Elles sortirent de la réserve, puis du bâtiment administratif et montèrent dans la jeep qui leur servait à se déplacer sur le site, Viviane à la place du conducteur. Il faisait froid, même avec leurs vestes. Pendant que la conductrice manœuvrait, Sui activa le chauffage.
Elles firent la moitié du chemin vers le centre névralgique de la sécurité du site, avant que Viviane ne fasse un détour pour aller se parquer devant l'héliport. Sui arbora un petit sourire en coin avant de demander :

- J'en déduis que tu vas t'occuper de l'autorisation ?

- C'est la moindre des choses. Et puis ça ira plus vite si je m'en charge.


D152, Marlanval, France . Dimension Driscoll - 18/02/2015, 18h45.
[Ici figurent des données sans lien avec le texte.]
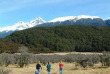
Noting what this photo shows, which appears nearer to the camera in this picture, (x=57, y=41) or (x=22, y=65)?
(x=22, y=65)

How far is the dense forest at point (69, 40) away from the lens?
4058 inches

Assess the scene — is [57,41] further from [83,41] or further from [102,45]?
[102,45]

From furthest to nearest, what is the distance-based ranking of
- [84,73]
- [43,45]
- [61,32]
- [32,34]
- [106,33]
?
[61,32]
[32,34]
[106,33]
[43,45]
[84,73]

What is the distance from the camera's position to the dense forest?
10306 centimetres

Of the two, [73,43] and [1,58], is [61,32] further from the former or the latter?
[1,58]

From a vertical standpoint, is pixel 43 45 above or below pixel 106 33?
below

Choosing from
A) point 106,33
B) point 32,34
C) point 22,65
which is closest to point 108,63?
point 22,65

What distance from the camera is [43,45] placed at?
113 meters

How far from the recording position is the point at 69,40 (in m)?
124

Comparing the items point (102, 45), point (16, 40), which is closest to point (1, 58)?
point (102, 45)

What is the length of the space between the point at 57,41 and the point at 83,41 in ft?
64.8

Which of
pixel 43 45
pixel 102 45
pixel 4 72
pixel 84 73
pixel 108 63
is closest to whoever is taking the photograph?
pixel 4 72

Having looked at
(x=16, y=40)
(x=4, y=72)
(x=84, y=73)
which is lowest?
(x=84, y=73)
La route était déserte depuis un petit moment. La voiture, une Renault ZOE grise, était électrique et silencieuse. Sui tapotait sur le volant au rythme d'une chanson passant à la radio. Elle aperçut au loin une camionnette rouge arrêtée sur le bas-côté, le capot ouvert. Le conducteur était occupé à placer son triangle réfléchissant et, voyant Sui arriver, lui fit un grand geste de la main. Elle lui fit un appel de phare en retour et ralentit pour se parquer devant la voiture. Avant de sortir, elle ouvrit la boîte à gant et récupéra un pistolet qu'elle rangea dans un holster d'épaule porté au dessus de sa robe. Elle prit sa veste et prit soin de l'enfiler avant de sortir de la voiture afin de ne pas montrer son arme au civil en panne. Elle se crispa légèrement en entendant le civil lui adresser la parole. Il avait un accent japonais prononcé. Il s'inclina comme pour s'excuser.

- Bonjour, désolé d'interrompre votre voyage, mais comme vous pouvez le voir je suis en panne.
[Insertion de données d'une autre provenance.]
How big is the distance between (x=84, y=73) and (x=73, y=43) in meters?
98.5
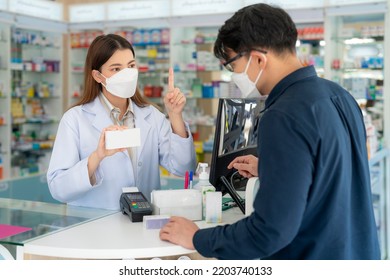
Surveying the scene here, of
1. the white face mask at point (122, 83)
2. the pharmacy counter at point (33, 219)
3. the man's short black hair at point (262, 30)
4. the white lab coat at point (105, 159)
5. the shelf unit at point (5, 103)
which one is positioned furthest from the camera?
the shelf unit at point (5, 103)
- Bonjour, pas de souci voyons. Vous avez appelé une dépanneuse ?

- Je suis arrivé en France récemment, je ne connais pas le numéro.

Elle soupira intérieurement et se força à sourire. La tête du civil ne lui revenait pas, mais elle avait ça avec tous les japonais.

- Je vais en appeler une, attendez un peu.

Elle dégaina son téléphone portable et commença à composer le numéro.

- C'est très gentil à vous… Maruta 87.

Son cœur se mit a battre à tout rompre. Elle lâcha son téléphone sans plus de cérémonie et dégaina son pistolet d'un mouvement fluide.

Avant qu'elle ne puisse faire quoique ce soit d'autre, la voiture du civil explosa violemment.


Bureau de la directrice de la sécurité, Site-Ansuz. Dimension Driscoll - 18/02/2015, 20h53.

Viviane raccrocha et regarda l'écran du téléphone de longues secondes. Sui aurait dû arriver au site site-Jēran depuis au moins une heure et demie. Inquiète, elle se loga rapidement sur le terminal de tracking des véhicules de la Fondation et tapa "FCM Algiz-5" pour trier les véhicules affectés aux membres de ladite FCM. Le plus récent était une voiture électrique de la marque Renault. Elle cliqua sur le matricule du véhicule pour afficher sa position.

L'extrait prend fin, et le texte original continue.